== LISTING ==
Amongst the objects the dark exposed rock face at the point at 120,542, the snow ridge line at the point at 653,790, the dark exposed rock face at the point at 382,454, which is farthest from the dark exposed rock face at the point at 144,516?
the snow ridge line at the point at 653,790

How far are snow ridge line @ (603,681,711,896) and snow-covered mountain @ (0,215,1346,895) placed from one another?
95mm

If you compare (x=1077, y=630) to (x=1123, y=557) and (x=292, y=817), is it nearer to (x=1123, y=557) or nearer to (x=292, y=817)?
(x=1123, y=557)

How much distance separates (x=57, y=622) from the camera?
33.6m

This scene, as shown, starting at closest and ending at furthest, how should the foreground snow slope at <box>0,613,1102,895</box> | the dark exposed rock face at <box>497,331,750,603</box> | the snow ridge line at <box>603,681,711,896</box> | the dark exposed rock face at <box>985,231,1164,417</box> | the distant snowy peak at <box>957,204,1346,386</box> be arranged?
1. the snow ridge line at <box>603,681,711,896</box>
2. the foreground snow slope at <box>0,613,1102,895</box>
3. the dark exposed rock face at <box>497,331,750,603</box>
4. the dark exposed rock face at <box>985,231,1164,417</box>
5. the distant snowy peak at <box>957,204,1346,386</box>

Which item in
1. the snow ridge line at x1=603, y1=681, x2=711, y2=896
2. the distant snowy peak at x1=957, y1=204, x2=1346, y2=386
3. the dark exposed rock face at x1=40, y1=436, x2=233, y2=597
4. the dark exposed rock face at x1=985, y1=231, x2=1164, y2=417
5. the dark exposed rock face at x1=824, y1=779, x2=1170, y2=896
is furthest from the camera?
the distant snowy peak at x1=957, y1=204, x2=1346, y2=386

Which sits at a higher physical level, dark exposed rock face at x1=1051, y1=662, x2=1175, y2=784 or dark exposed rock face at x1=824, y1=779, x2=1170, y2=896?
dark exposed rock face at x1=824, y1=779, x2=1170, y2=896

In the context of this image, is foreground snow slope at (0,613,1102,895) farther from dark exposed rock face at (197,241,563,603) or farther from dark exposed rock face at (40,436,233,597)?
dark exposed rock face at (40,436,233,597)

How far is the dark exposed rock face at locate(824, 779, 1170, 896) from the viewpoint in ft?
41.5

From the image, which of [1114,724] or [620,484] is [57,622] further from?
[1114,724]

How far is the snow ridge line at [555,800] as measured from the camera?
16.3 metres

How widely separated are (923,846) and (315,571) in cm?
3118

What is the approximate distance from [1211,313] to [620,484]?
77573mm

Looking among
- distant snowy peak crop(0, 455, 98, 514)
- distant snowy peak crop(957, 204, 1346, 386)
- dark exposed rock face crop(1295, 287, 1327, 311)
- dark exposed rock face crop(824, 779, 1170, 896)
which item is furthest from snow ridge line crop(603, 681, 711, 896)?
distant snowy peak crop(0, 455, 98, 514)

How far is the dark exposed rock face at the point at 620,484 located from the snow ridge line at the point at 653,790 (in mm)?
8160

== YOUR GOAL ==
Write out again, unchanged, every line from the line containing "Which item in" to the final line of the material above.

== OUTPUT OF THE TASK ==
Which item in
1. the snow ridge line at x1=603, y1=681, x2=711, y2=896
2. the distant snowy peak at x1=957, y1=204, x2=1346, y2=386
3. the dark exposed rock face at x1=40, y1=436, x2=233, y2=597
4. the dark exposed rock face at x1=985, y1=231, x2=1164, y2=417
5. the dark exposed rock face at x1=824, y1=779, x2=1170, y2=896
is furthest from the camera?
the distant snowy peak at x1=957, y1=204, x2=1346, y2=386

Which sits at a higher physical level, dark exposed rock face at x1=1051, y1=662, x2=1175, y2=784 or dark exposed rock face at x1=824, y1=779, x2=1170, y2=896?
dark exposed rock face at x1=824, y1=779, x2=1170, y2=896

In the context of this image, is foreground snow slope at (0,613,1102,895) farther from dark exposed rock face at (197,241,563,603) or farther from dark exposed rock face at (40,436,233,597)?
dark exposed rock face at (40,436,233,597)

How far is the dark exposed rock face at locate(824, 779, 1170, 896) from the viewpoint in ft?
41.5

From the image, which of [1114,724] or [620,484] is [57,622] further from?
[1114,724]

How far is the snow ridge line at [555,800] as measured from the camera?
16.3 metres

How widely separated are (923,846) and (315,571) in cm?
3118

What is the approximate distance from [1211,313] to [620,484]?
77573mm

Looking among
- distant snowy peak crop(0, 455, 98, 514)
- distant snowy peak crop(957, 204, 1346, 386)
- dark exposed rock face crop(1295, 287, 1327, 311)
- dark exposed rock face crop(824, 779, 1170, 896)
which item is furthest from snow ridge line crop(603, 681, 711, 896)?
distant snowy peak crop(0, 455, 98, 514)

How far is the dark exposed rock face at the point at 620,484 located from the snow ridge line at the point at 653,790 (in mm)?
8160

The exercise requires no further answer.